**Task objective**
Where in the listing does the string "United" appear? Copy every line that holds it.

(Beginning of Given data)

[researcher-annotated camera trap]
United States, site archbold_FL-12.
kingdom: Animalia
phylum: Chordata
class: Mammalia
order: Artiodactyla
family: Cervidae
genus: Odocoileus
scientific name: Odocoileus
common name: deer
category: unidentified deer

(End of Given data)
(Beginning of Given data)

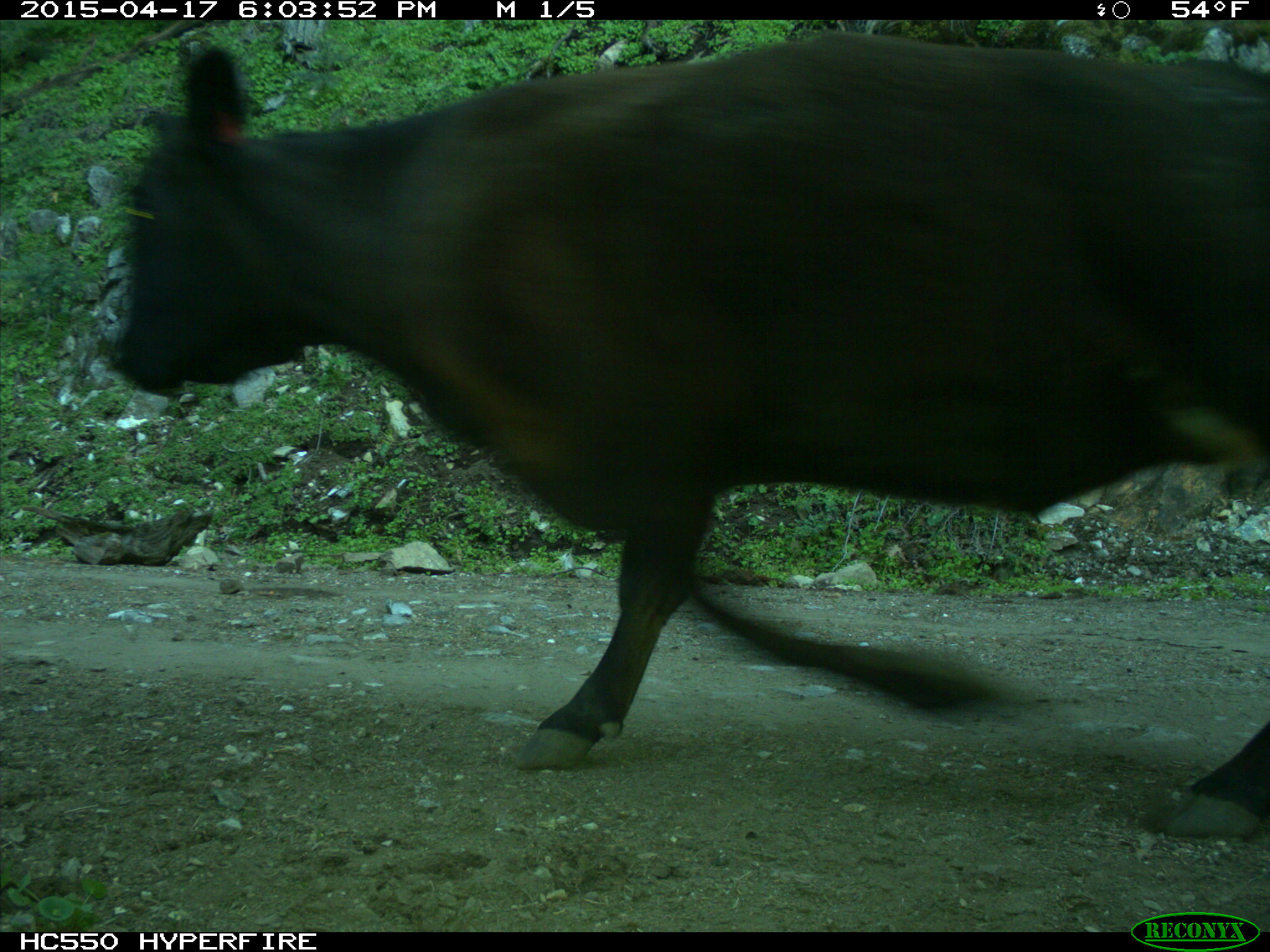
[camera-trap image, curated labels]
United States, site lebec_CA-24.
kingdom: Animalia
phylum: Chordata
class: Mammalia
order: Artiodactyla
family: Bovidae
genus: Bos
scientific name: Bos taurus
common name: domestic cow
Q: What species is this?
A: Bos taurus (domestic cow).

(End of Given data)

**Written solution**
United States, site archbold_FL-12.
United States, site lebec_CA-24.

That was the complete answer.